> _TASK DETAILS_
As you reproduce every line below, keep it exactly as written and leave out the images.

> _SOURCE DATA_
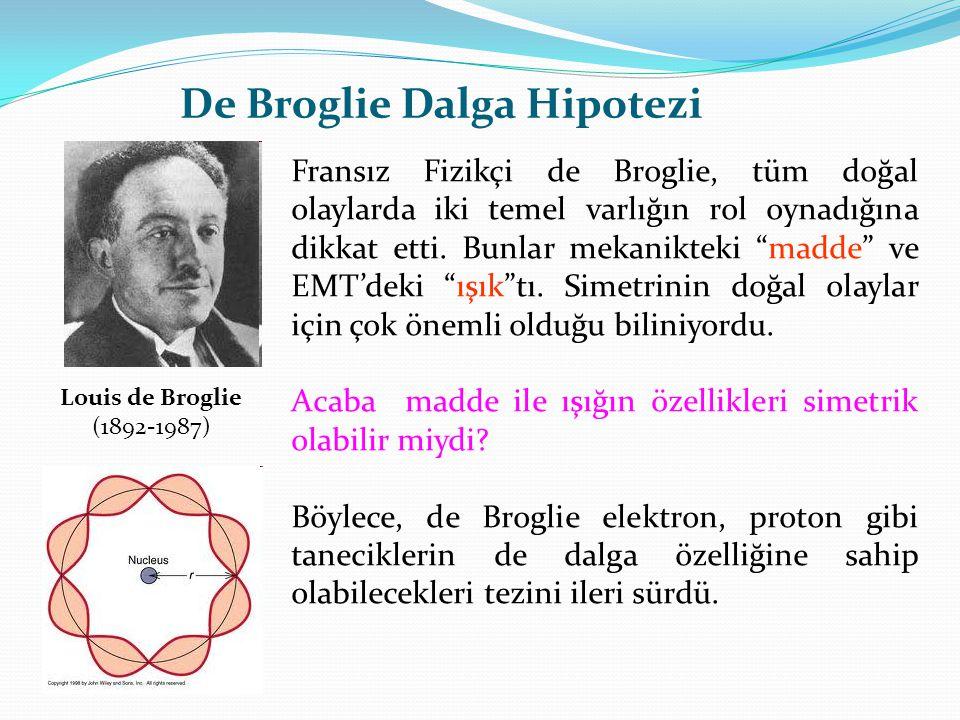 De Broglie Dalga Hipotezi Louis de Broglie (1892-1987) Fransız Fizikçi de Broglie, tüm doğal olaylarda iki temel varlığın rol oynadığına dikkat etti.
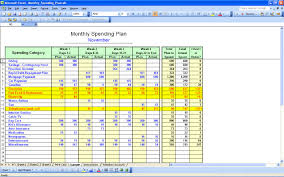 Wedding Budget Spreadsheet Excel by How To Create A Budget Spreadsheet Using Excel Spreadsheets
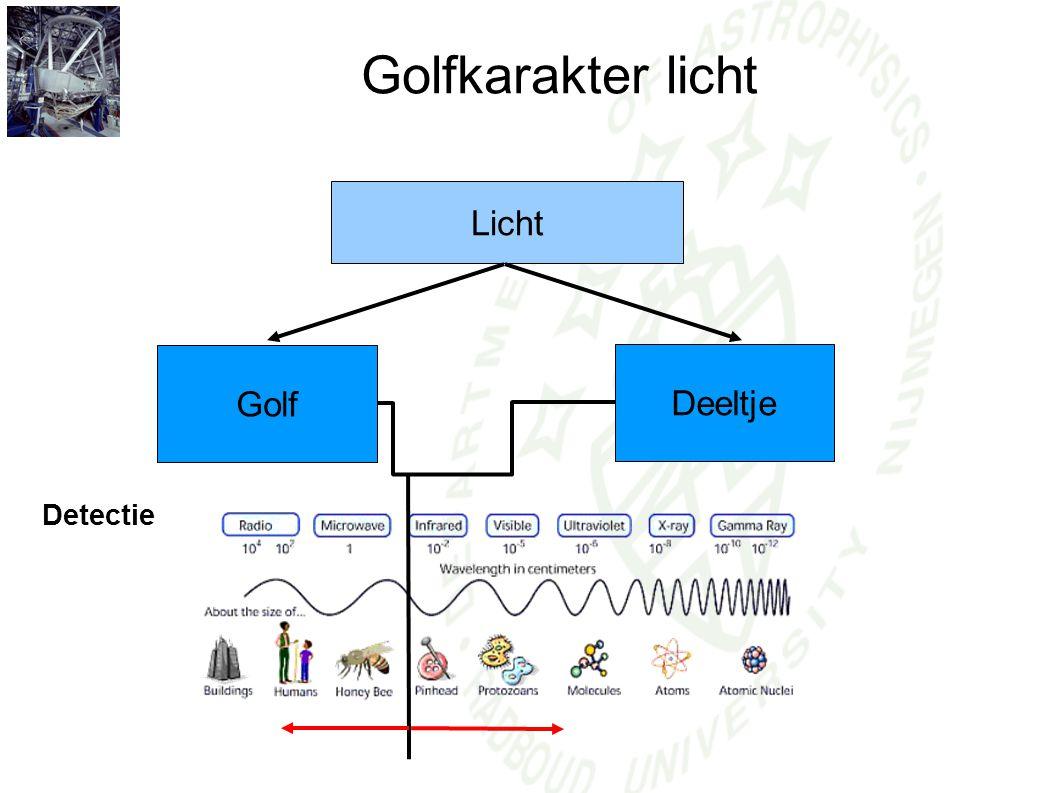Golfkarakter licht Licht Deeltje Golf Detectie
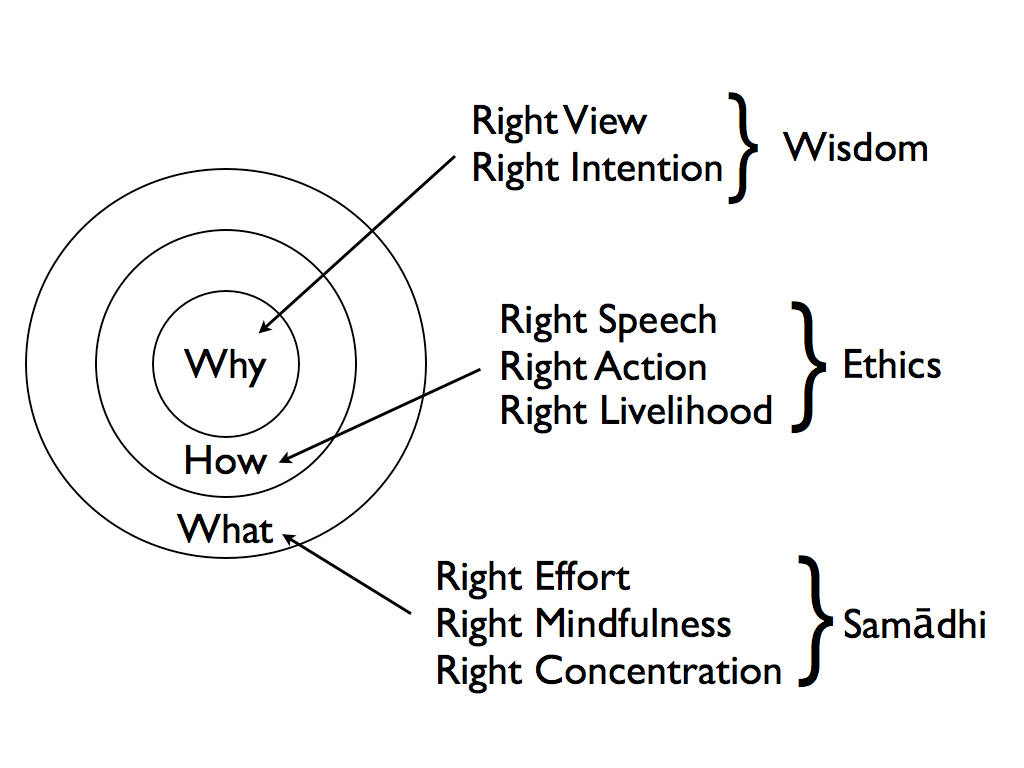 The Noble Eightfold Path Right Actions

> _ANSWER SPACE_
 De Broglie Dalga Hipotezi Louis de Broglie (1892-1987) Fransız Fizikçi de Broglie, tüm doğal olaylarda iki temel varlığın rol oynadığına dikkat etti.
 Wedding Budget Spreadsheet Excel by How To Create A Budget Spreadsheet Using Excel Spreadsheets
Golfkarakter licht Licht Deeltje Golf Detectie
 The Noble Eightfold Path Right Actions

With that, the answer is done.